START Information supplied

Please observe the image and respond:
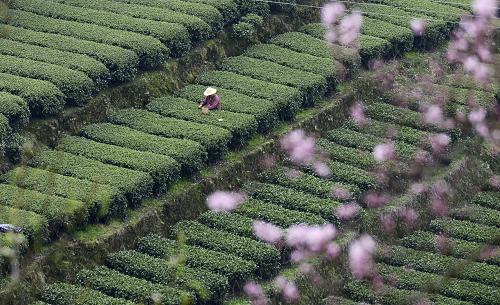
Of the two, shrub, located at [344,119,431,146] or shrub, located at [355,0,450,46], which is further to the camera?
shrub, located at [355,0,450,46]

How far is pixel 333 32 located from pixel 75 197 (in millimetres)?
9287

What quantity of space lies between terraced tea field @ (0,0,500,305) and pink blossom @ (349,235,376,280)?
0.64ft

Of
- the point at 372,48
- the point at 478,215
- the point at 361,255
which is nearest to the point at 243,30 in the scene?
the point at 372,48

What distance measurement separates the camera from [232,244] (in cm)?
2175

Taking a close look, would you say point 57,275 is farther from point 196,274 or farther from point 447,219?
point 447,219

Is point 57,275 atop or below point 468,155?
below

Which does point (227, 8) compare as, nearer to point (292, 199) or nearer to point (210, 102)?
point (210, 102)

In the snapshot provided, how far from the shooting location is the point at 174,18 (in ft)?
88.9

END Information supplied

Pictures stay out; reproduce every line of the records exactly.

Output for this task
Please observe the image and respond:
Of the two, shrub, located at [344,119,431,146] or shrub, located at [355,0,450,46], which is further to the camera?
shrub, located at [355,0,450,46]

How far is pixel 333 32 located from pixel 75 197 (in millimetres)?
9287

What quantity of space lies between terraced tea field @ (0,0,500,305) and pink blossom @ (349,235,376,280)?
0.64ft

Of
- the point at 372,48
- the point at 478,215
- the point at 361,255
which is nearest to the point at 243,30 in the scene?
the point at 372,48

What distance measurement separates the camera from [232,244] (in cm)?
2175

Taking a close look, would you say point 57,275 is farther from point 196,274 or farther from point 447,219?
point 447,219

Is point 57,275 atop or below point 468,155?
below

Which does point (227, 8) compare as, nearer to point (292, 199) or nearer to point (210, 102)?
point (210, 102)

In the snapshot provided, how far from the shooting location is the point at 174,18 (in ft)?
88.9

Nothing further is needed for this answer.